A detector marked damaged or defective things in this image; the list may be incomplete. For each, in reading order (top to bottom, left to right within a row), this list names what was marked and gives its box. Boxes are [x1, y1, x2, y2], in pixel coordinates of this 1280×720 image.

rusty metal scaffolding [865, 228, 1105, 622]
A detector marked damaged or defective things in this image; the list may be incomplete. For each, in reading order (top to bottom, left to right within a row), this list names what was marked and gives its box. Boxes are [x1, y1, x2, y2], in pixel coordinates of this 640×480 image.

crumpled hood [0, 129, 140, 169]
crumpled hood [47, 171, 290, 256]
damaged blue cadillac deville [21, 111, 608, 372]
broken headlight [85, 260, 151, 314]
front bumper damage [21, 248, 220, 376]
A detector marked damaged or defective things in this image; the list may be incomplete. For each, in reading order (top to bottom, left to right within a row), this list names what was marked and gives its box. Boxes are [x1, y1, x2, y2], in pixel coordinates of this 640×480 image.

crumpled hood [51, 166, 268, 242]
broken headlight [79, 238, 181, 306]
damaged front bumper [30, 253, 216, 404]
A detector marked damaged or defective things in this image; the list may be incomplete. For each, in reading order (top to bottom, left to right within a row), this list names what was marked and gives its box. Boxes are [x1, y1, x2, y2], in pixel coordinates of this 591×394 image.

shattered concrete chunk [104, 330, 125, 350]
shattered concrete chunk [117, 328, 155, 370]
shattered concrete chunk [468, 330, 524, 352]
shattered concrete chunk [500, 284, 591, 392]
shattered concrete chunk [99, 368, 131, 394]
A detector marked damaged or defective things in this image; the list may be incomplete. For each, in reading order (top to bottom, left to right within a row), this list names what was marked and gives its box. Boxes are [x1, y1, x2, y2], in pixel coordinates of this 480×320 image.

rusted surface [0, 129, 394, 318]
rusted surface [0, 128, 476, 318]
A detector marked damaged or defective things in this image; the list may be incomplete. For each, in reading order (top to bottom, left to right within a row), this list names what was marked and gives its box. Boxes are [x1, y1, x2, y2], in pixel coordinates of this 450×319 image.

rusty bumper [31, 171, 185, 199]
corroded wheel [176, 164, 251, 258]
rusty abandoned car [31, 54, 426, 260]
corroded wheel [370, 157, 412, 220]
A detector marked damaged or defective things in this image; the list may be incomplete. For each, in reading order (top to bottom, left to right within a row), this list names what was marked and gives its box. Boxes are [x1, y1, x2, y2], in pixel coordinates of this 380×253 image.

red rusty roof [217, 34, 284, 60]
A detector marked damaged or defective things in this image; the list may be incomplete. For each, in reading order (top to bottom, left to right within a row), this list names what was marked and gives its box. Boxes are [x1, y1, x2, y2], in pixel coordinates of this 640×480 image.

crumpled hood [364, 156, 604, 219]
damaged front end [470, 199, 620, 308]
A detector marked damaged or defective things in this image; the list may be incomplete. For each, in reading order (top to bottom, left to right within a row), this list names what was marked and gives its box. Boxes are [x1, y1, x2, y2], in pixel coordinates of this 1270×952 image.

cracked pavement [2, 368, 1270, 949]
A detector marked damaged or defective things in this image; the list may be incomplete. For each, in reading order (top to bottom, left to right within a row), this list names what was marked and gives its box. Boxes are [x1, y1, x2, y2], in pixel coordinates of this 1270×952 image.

━━━━━━━━━━

→ **TASK BRIEF**
Convert all of the data above into a numbered list, leaving out the blank lines.

→ **SOLUTION FOR THIS TASK**
1. A detector marked damaged or defective things in this image; the list may be incomplete. For each, in reading order (top to bottom, left to right within a row), this list names what was marked and gives its box. Boxes are [x1, y1, x2, y2], in pixel coordinates of this 1280×720 image.
2. rusty metal scaffolding [865, 228, 1105, 622]
3. A detector marked damaged or defective things in this image; the list may be incomplete. For each, in reading order (top to bottom, left to right within a row), this list names what was marked and gives its box. Boxes are [x1, y1, x2, y2], in pixel coordinates of this 640×480 image.
4. crumpled hood [0, 129, 140, 169]
5. crumpled hood [47, 171, 290, 256]
6. damaged blue cadillac deville [21, 111, 608, 372]
7. broken headlight [85, 260, 151, 314]
8. front bumper damage [21, 248, 220, 376]
9. A detector marked damaged or defective things in this image; the list may be incomplete. For each, in reading order (top to bottom, left to right within a row), this list names what was marked and gives its box. Boxes are [x1, y1, x2, y2], in pixel coordinates of this 640×480 image.
10. crumpled hood [51, 166, 268, 242]
11. broken headlight [79, 238, 181, 306]
12. damaged front bumper [30, 253, 216, 404]
13. A detector marked damaged or defective things in this image; the list may be incomplete. For each, in reading order (top to bottom, left to right within a row), this list names what was marked and gives its box. Boxes are [x1, y1, x2, y2], in pixel coordinates of this 591×394 image.
14. shattered concrete chunk [104, 330, 125, 350]
15. shattered concrete chunk [117, 328, 155, 370]
16. shattered concrete chunk [468, 330, 524, 352]
17. shattered concrete chunk [500, 284, 591, 392]
18. shattered concrete chunk [99, 368, 131, 394]
19. A detector marked damaged or defective things in this image; the list may be incomplete. For each, in reading order (top to bottom, left to right within a row), this list names what was marked and gives its box. Boxes are [x1, y1, x2, y2], in pixel coordinates of this 480×320 image.
20. rusted surface [0, 129, 394, 318]
21. rusted surface [0, 128, 476, 318]
22. A detector marked damaged or defective things in this image; the list may be incomplete. For each, in reading order (top to bottom, left to right within a row), this list names what was marked and gives its box. Boxes are [x1, y1, x2, y2], in pixel coordinates of this 450×319 image.
23. rusty bumper [31, 171, 185, 199]
24. corroded wheel [176, 164, 251, 258]
25. rusty abandoned car [31, 54, 426, 260]
26. corroded wheel [370, 157, 412, 220]
27. A detector marked damaged or defective things in this image; the list may be incomplete. For each, in reading order (top to bottom, left to right within a row), this list names what was marked and gives its box. Boxes are [x1, y1, x2, y2], in pixel coordinates of this 380×253 image.
28. red rusty roof [217, 34, 284, 60]
29. A detector marked damaged or defective things in this image; the list may be incomplete. For each, in reading order (top to bottom, left to right within a row), this list names what was marked and gives its box. Boxes are [x1, y1, x2, y2], in pixel coordinates of this 640×480 image.
30. crumpled hood [364, 156, 604, 219]
31. damaged front end [470, 199, 620, 308]
32. A detector marked damaged or defective things in this image; the list may be incomplete. For each, in reading order (top to bottom, left to right within a row), this list names what was marked and gives its box. Boxes are [x1, y1, x2, y2], in pixel coordinates of this 1270×952 image.
33. cracked pavement [2, 368, 1270, 949]
34. A detector marked damaged or defective things in this image; the list may be incomplete. For each, in reading order (top to bottom, left to right within a row), this list names what was marked and gives its box. Boxes are [x1, y1, x2, y2], in pixel coordinates of this 1270×952 image.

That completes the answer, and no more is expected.